Active nonviolence is back into action

The peace movement has gone back into the streets, and this time they’re marching. Fifty five years have now passed since the first Perugia-Assisi event organized by the active nonviolence theorist Aldo Capitini against all wars and the inequalities that generate them.

In an international political scenario marked by the Cold War and the fear of the risk of a nuclear holocaust, not only intellectuals but also religious and lay movements took to the streets to send a message in contrast with the dominant ideologies in matters of war, peace and conscientious objection. The flag of peace and a movement of movements were born that would welcome trade unions, NGOs, grassroots communities and leftist organizations. In 1985, in the midst of the difficult test of the movements against the Euromissiles, one of the most attended demonstrations against military spending took place.

Coming to recent times, the memories of many images of the marches of the early 21st century in the times of “humanitarian wars” and “preventive war” against terrorism are still fresh.

With the appeal “Stop the bloodshed! Stop the wars!” launched by the peace table and the Network of peace, there are strong concerns about our present load of “tensions and conflicts.” Alongside the traditional appeal against all wars, it now includes other key political themes, or, as they put it, “complex problems ignored and undervalued for a long time”: poverty, the “destruction of jobs,” environmental devastation and climate change.

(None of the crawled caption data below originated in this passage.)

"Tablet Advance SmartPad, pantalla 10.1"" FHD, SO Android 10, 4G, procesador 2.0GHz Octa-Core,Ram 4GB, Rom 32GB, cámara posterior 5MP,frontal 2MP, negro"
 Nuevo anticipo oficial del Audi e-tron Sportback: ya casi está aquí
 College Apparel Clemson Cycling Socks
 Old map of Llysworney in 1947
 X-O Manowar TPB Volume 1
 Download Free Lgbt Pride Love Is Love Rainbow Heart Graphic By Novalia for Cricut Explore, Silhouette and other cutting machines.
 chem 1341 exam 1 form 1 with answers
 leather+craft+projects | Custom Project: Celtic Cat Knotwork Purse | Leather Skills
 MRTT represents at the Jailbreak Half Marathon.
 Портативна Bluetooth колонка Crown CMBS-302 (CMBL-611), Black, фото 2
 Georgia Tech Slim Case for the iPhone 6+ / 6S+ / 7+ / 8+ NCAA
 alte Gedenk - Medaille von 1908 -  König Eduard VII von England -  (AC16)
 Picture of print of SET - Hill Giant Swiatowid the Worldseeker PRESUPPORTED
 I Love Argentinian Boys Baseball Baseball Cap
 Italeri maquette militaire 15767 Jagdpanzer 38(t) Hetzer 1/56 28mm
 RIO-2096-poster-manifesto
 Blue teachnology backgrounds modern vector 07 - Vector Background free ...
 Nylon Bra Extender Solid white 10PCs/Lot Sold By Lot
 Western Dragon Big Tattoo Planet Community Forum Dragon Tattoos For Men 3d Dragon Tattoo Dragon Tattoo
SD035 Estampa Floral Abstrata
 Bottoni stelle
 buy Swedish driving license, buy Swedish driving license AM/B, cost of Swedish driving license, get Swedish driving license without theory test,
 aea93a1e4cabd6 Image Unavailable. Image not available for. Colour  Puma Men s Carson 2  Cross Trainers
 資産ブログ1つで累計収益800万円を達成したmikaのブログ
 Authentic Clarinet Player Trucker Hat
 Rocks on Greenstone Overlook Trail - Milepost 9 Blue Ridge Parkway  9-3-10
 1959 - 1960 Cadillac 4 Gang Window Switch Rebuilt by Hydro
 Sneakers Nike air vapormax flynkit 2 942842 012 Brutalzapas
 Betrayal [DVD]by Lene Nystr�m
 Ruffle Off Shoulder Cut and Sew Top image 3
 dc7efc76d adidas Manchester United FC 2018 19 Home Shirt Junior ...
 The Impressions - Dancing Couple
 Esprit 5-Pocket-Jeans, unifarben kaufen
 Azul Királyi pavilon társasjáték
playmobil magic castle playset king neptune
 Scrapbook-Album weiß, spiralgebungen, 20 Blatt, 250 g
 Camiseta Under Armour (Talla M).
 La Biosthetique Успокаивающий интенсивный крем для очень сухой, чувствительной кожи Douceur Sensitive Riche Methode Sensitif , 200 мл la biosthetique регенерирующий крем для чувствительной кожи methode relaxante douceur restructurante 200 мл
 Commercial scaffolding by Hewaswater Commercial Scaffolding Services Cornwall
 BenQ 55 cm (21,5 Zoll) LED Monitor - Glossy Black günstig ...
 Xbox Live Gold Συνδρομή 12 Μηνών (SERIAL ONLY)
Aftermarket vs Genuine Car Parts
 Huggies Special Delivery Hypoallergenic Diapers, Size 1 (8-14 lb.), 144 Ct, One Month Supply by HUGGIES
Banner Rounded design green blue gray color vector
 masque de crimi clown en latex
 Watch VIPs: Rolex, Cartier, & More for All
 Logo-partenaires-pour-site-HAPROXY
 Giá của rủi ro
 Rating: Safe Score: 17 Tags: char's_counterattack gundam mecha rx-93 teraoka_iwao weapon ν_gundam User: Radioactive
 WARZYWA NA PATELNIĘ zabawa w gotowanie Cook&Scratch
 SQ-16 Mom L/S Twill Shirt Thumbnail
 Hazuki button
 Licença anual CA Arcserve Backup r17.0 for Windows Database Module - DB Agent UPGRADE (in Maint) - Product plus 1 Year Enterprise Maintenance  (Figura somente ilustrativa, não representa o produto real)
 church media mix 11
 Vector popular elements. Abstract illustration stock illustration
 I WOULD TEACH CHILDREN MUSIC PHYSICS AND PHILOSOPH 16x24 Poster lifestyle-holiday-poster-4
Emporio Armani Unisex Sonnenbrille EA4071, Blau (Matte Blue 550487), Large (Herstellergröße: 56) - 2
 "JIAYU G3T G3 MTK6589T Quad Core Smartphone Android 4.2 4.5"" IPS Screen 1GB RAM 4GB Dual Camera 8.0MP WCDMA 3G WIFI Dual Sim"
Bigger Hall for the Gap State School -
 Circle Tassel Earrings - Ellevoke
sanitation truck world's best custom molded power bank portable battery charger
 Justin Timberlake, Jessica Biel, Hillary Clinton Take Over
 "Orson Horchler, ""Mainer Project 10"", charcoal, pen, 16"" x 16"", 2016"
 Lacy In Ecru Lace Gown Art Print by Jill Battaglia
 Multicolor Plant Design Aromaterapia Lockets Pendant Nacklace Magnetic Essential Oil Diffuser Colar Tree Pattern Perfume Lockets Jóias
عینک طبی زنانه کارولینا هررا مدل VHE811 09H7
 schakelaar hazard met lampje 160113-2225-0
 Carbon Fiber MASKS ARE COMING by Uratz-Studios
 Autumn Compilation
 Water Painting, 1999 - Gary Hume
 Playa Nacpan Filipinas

From this perspective, the movement also proposes a reinterpretation of the issue of terrorism: It was never explicitly mentioned in the appeal, but it is still a key factor in the rampant security rhetoric in Europe and the United States that “increases the fears, accentuates divisions, poisons relationships and pushes the solutions away.”

The appeal says: “We do not like today’s Europe, but that does not mean we can throw it away” and go back to the national borders, the walls and boundaries. Today more than ever, the migration issue is presented as a prism that reflects the contradictions of our societies in their closing and social involution process. This is aligned with the reflections on World War II advanced by Pope Francis about a month ago in Assisi and, at the same time, it is part of a common history with the many souls who make up the movement of struggle for a development model alternative to the neoliberal order.

The Perugia-Assisi march, moreover, has always been an open space where the dimensions of the testimony of peace, characteristic of a certain type of pacifism from different philosophical and religious veins, is not disconnected from the political commitment and contamination with the variegated alter-globalization cultures. In recent demonstrations, there has been a decline in participation, due in part to internal fractures that have marked the story of the march since the 1990s.

The movements are betting on a re-engagement around new urgencies and propose a way out of that state of permanent war, which today plays into the political future of Europe and the world.